SSIS #110 – Case Sensitivity of Lookup Data Flow Component in SSIS 2008
I have a blog, SSIS #108 – The Makeover of the Lookup Data Flow Component in SSIS 2008, a few months ago. Because of the two improvements of the lookup data flow component in SSIS 2008, the cache mode and the redirecting rows to no match output, I find myself giving more and more special favor to the lookup component in loading lookup tables, mapping tables, and dimension tables.
This comparison part in the lookup data flow component is case sensitive
In SSIS, things are generally case-sensitive. Variable name is one. If you have a variable named varRecipients, but you used varRecipientS in an expression, you will get a clear message that varRecipientS cannot be found.
What does the case-sensitivity have to do with the lookup data flow component? Quite a bit. The main part of the lookup component is to compare certain data elements between the source and the destination. This comparison part is case sensitive (There is an exception to this statement. See the last part of the blog.).
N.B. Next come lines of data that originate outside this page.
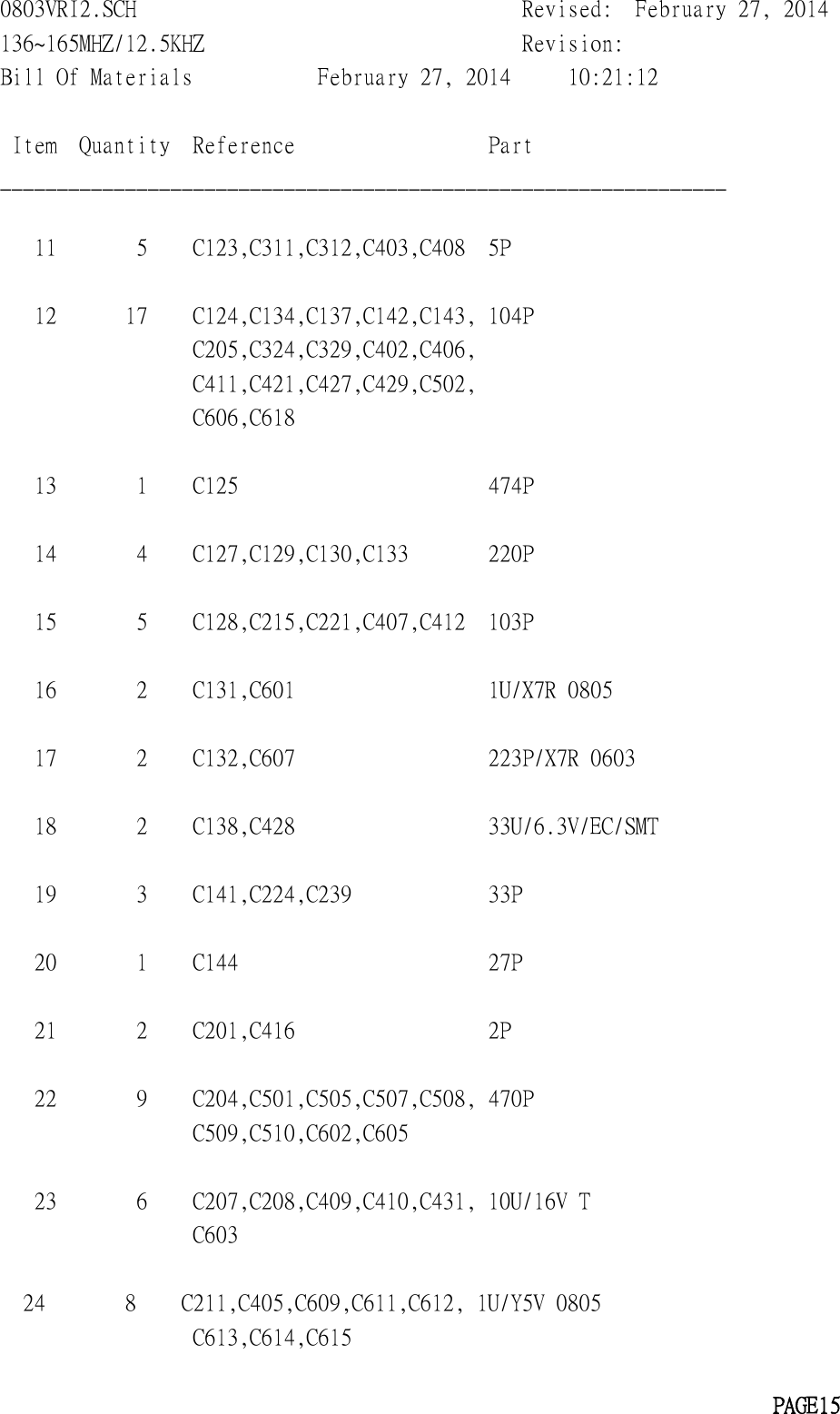 0803VRI2.SCH Revised: February 27, 2014
136~165MHZ/12.5KHZ Revision:
Bill Of Materials February 27, 2014 10:21:12

| Item | Quantity | Reference | Part |
|---|---|---|---|
| 11 | 5 | C123,C311,C312,C403,C408 | 5P |
| 12 | 17 | C124,C134,C137,C142,C143, C205,C324,C329,C402,C406, C411,C421,C427,C429,C502, C606,C618 | 104P |
| 13 | 1 | C125 | 474P |
| 14 | 4 | C127,C129,C130,C133 | 220P |
| 15 | 5 | C128,C215,C221,C407,C412 | 103P |
| 16 | 2 | C131,C601 | 1U/X7R 0805 |
| 17 | 2 | C132,C607 | 223P/X7R 0603 |
| 18 | 2 | C138,C428 | 33U/6.3V/EC/SMT |
| 19 | 3 | C141,C224,C239 | 33P |
| 20 | 1 | C144 | 27P |
| 21 | 2 | C201,C416 | 2P |
| 22 | 9 | C204,C501,C505,C507,C508, C509,C510,C602,C605 | 470P |
| 23 | 6 | C207,C208,C409,C410,C431, C603 | 10U/16V T |
| 24 | 8 | C211,C405,C609,C611,C612, C613,C614,C615 | 1U/Y5V 0805 |

PAGE15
Take care to ensure that the comparison in the lookup data flow component is also case insensitive
SQL servers I’ve worked with are all configured to use case-insensitive collation. In most data warehouse design, case shouldn’t matter. An existing record of Courtesy Waiver in a dimension table should prevent “Courtesy waiver” being added to the same dimension table.
If your SQL server is using case-insensitive collation and your data warehouse is also case insensitive, then you should take care to ensure that the comparison in the lookup data flow component is also case insensitive. Otherwise, you will end up with either
- a duplicate record of “Courtesy Waiver “ and “Courtesy waiver “ being inserted into your dimension table, or
- your lookup data flow component will fail during runtime if you have taken care to create an alternate key on your dimension table.
Since I always have alternate (unique) key defined on my dimension tables, the second scenarios will happen if I hadn’t done the following steps.
Use Upper (or Lower) Function for comparison, but preserve the case for data to be inserted
In the OLE DB Source, I will need two columns, one for comparison, and one for inserting into my lookup table (if it has not existed yet). The one for comparison Reason_Compare will need the Upper (or Lower function will do too). The one that will be potentially inserted into my destination table needs to preserve the case, so no Upper function is used.
In the Lookup Transformation Editor, also use the Upper function to query from the destination lookup table.
And also make sure to use the Reason_Compare column for comparison.
Finally in the In the OLE DB Destination Editor, the mappings are done without the Reason_Compare column.
Partial cache or No cache result in the comparison being done directly on the SQL Server which would result in case-insensitive comparison
This blog will not be complete if I don’t mention the Cache mode. There are several blogs mentioning that if you change the cache mode to Partial cache or No cache, the comparison will be done directly on the SQL Server which would result in case-insensitive comparison (provided the SQL Server uses case-insensitive collation, which is the default setting of SQL Server).
Here are the links to a couple of them:
- Jorg Klein : SSIS – Lookup is case sensitive
- Case insensitive comparison in SSIS 2008 LookUp transformation
I’ve always chosen to use the Upper function for comparison and preserve the case for data for two good obvious reasons.
- I like Full cache and
- As a developer, how the servers are configured is totally out of my control
- Enjoy using the lookup data flow transformation!